## INSTRUCTIONS TO FOLLOW
Rewrite the records as a numbered list, from the first line through the line containing "30034 millimetres", inclusive. Leave out the blank lines.
- - -
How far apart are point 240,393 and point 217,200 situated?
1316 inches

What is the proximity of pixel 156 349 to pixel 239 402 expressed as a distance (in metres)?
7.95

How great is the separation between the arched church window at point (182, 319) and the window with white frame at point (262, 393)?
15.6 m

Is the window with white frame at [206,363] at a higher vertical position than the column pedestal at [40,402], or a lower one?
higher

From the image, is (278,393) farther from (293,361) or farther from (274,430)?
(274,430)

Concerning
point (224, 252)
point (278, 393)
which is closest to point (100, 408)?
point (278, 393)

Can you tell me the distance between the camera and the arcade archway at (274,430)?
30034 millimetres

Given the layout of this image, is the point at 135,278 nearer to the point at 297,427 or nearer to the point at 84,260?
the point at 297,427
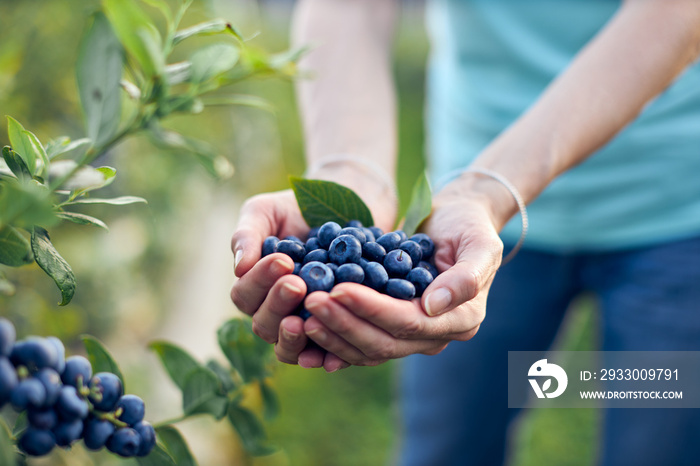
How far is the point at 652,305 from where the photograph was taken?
1255mm

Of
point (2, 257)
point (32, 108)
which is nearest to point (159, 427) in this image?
point (2, 257)

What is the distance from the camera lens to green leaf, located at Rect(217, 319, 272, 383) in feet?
2.73

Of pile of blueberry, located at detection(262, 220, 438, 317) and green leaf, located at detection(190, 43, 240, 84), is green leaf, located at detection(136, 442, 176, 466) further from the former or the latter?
green leaf, located at detection(190, 43, 240, 84)

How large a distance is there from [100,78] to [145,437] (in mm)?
436

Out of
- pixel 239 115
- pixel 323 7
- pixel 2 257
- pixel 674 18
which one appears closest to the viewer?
pixel 2 257

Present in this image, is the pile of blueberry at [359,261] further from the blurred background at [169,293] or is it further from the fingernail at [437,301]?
the blurred background at [169,293]

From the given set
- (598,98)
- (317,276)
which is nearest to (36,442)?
(317,276)

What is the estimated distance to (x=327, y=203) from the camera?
2.83ft

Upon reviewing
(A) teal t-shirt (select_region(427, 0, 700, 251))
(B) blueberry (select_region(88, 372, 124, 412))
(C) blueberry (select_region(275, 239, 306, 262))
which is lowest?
(B) blueberry (select_region(88, 372, 124, 412))

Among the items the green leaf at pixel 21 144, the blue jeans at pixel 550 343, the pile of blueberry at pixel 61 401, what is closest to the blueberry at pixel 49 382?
the pile of blueberry at pixel 61 401

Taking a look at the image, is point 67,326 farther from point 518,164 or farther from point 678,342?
point 678,342

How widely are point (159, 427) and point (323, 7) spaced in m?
1.10

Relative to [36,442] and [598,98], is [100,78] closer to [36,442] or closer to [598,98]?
[36,442]

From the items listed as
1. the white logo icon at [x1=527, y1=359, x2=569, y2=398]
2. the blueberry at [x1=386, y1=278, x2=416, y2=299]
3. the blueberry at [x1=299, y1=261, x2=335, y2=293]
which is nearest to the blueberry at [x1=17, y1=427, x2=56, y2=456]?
the blueberry at [x1=299, y1=261, x2=335, y2=293]
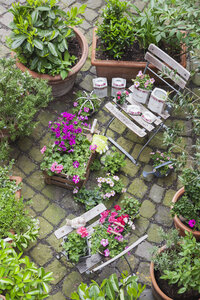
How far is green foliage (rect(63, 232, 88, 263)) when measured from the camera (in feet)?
14.0

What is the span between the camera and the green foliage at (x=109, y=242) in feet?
13.9

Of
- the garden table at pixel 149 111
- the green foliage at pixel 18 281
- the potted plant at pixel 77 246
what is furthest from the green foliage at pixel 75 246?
the garden table at pixel 149 111

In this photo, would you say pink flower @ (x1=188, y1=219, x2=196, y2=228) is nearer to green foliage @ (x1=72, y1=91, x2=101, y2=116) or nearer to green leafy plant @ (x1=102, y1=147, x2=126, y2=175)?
green leafy plant @ (x1=102, y1=147, x2=126, y2=175)

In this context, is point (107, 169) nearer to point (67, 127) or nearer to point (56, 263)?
point (67, 127)

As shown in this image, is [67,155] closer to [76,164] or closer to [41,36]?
[76,164]

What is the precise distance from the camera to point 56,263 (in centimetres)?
456

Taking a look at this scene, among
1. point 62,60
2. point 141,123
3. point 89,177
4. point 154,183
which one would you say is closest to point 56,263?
point 89,177

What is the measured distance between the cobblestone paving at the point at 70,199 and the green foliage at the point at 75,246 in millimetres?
350

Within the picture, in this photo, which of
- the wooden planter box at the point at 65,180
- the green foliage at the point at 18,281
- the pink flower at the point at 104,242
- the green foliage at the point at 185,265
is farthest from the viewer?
the wooden planter box at the point at 65,180

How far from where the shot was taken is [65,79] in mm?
5320

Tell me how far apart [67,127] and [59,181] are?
0.73 metres

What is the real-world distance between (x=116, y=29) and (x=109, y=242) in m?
2.90

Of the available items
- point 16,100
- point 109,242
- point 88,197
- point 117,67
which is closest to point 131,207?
point 88,197

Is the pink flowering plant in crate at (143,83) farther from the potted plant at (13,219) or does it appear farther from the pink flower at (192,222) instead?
the potted plant at (13,219)
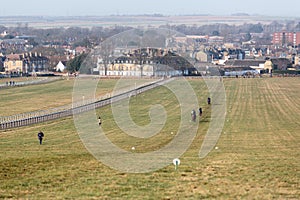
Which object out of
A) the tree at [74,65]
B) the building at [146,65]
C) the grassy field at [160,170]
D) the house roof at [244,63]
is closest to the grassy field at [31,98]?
the grassy field at [160,170]

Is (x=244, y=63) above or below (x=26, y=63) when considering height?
below

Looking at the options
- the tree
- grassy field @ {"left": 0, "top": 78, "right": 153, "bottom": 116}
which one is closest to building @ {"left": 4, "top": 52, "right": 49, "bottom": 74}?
the tree

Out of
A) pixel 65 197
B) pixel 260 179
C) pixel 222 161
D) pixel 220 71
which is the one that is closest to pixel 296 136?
pixel 222 161

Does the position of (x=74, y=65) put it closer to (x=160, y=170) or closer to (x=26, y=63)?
(x=26, y=63)

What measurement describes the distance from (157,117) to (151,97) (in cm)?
1601

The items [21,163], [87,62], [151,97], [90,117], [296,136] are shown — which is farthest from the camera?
[87,62]

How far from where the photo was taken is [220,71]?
10494 cm

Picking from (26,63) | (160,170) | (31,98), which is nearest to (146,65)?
(26,63)

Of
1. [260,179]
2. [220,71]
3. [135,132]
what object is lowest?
[220,71]

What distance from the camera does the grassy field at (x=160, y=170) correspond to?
15.3m

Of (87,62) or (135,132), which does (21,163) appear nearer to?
(135,132)

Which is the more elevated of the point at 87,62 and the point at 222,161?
the point at 222,161

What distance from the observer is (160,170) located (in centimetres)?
1809

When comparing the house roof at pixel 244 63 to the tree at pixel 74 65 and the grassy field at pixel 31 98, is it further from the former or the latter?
the grassy field at pixel 31 98
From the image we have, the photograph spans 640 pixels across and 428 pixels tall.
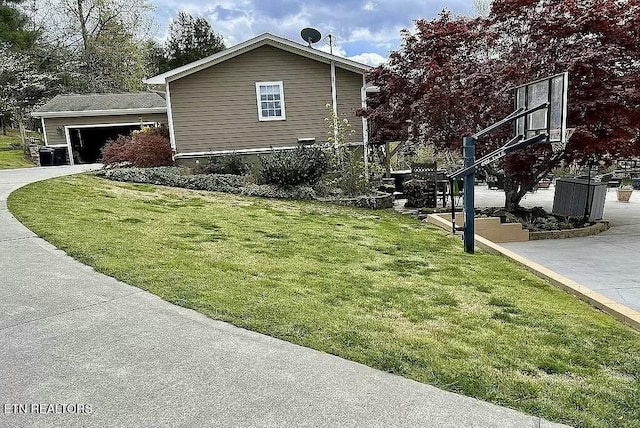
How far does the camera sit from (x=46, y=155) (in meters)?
19.5

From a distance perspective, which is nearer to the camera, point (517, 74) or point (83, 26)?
point (517, 74)

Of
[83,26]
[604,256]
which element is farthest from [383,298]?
[83,26]

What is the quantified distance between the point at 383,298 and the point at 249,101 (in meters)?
11.0

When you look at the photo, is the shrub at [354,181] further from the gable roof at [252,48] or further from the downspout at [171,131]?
the downspout at [171,131]

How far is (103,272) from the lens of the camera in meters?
4.22

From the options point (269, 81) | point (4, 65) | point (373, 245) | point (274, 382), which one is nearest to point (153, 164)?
point (269, 81)

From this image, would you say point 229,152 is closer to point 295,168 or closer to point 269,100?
point 269,100

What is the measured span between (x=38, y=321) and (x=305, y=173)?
8477 millimetres

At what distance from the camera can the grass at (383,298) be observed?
2.68 metres

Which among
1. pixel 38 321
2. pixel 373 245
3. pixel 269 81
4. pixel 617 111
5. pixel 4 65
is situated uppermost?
pixel 4 65

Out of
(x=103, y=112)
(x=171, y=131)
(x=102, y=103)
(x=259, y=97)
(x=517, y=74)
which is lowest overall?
(x=171, y=131)

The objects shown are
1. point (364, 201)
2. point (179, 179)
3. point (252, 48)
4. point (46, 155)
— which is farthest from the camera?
point (46, 155)

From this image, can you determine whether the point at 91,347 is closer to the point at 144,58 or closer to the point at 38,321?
the point at 38,321

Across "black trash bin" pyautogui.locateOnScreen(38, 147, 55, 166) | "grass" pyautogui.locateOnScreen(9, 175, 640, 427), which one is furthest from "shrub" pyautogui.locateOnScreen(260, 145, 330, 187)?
"black trash bin" pyautogui.locateOnScreen(38, 147, 55, 166)
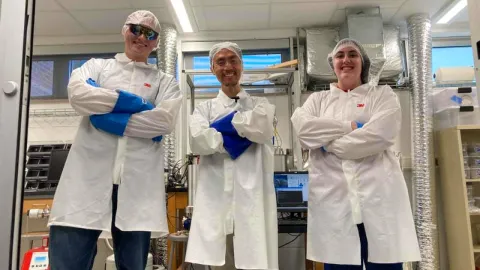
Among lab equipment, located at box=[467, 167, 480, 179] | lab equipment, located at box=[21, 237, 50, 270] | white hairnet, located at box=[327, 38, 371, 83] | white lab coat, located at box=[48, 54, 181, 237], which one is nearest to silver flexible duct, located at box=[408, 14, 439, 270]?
lab equipment, located at box=[467, 167, 480, 179]

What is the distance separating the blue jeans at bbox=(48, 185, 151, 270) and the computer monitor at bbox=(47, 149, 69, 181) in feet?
6.56

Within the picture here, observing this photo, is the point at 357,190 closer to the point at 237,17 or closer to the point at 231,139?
the point at 231,139

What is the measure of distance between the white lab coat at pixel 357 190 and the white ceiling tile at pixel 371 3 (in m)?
2.02

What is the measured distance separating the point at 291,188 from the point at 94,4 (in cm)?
251

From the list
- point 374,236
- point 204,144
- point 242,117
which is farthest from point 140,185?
point 374,236

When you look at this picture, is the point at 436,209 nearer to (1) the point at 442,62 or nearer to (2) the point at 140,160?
(1) the point at 442,62

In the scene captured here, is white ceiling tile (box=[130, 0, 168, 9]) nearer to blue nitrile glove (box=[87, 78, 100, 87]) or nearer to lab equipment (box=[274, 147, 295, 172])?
lab equipment (box=[274, 147, 295, 172])

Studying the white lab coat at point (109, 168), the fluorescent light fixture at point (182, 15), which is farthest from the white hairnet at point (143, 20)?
the fluorescent light fixture at point (182, 15)

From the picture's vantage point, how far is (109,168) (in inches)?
53.8

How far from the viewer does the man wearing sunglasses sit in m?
1.29

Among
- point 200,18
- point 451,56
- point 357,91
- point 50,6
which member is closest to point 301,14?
point 200,18

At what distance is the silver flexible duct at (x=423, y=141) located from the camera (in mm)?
3115

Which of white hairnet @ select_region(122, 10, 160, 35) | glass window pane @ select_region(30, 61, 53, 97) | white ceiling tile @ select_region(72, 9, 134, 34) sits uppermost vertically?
white ceiling tile @ select_region(72, 9, 134, 34)

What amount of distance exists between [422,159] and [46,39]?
4.23 m
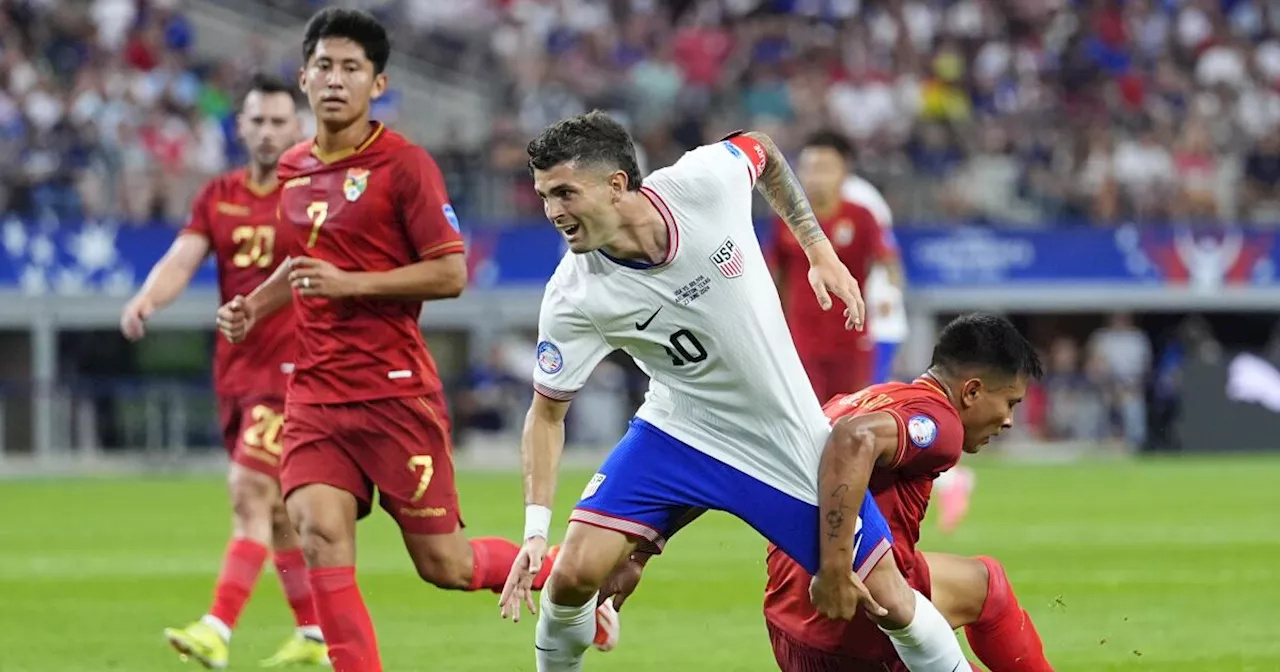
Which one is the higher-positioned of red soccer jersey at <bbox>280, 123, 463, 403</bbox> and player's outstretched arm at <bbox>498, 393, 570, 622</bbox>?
red soccer jersey at <bbox>280, 123, 463, 403</bbox>

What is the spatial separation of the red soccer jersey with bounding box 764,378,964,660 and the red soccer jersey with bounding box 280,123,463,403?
5.30ft

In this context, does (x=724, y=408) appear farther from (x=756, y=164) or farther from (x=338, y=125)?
(x=338, y=125)

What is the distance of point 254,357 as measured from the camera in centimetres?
958

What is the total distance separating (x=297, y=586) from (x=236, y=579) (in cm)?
28

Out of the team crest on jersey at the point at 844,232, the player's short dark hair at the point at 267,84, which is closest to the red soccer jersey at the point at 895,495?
the player's short dark hair at the point at 267,84

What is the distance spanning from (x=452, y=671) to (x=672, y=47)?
2235cm

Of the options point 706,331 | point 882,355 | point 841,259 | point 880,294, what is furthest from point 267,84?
point 882,355

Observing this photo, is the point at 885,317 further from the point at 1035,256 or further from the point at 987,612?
the point at 1035,256

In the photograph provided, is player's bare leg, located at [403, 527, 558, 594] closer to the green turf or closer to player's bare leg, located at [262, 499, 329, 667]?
the green turf

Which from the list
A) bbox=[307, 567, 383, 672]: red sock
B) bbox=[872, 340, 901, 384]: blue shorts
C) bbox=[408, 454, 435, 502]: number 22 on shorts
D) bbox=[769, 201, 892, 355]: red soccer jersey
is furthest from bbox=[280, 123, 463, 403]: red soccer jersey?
bbox=[872, 340, 901, 384]: blue shorts

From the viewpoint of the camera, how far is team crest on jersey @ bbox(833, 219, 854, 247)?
13.2 m

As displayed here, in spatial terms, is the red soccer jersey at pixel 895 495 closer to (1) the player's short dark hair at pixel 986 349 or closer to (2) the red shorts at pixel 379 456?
(1) the player's short dark hair at pixel 986 349

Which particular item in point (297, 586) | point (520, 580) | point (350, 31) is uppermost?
point (350, 31)

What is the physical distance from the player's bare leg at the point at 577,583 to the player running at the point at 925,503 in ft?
0.90
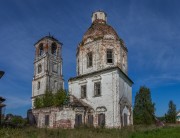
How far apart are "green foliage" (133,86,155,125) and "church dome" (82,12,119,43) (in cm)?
- - -
## CORRECT RESULT
1. How far apart are point 240,393 and point 217,200 situated?
2. 1316 inches
3. What is the proximity of pixel 156 349 to pixel 239 402 expressed as a distance (in metres)?
4. 7.95
5. How great is the separation between the arched church window at point (182, 319) and the window with white frame at point (262, 393)?
6. 15.6 m
7. Is the window with white frame at [206,363] at a higher vertical position than the column pedestal at [40,402], or a lower one?
8. higher
9. From the image, is (278,393) farther from (293,361) or farther from (274,430)?
10. (274,430)
11. Concerning
12. point (224, 252)
13. point (278, 393)
14. which is closest to point (100, 408)?
15. point (278, 393)
16. Can you tell me the distance between the camera and the arcade archway at (274,430)?
17. 30034 millimetres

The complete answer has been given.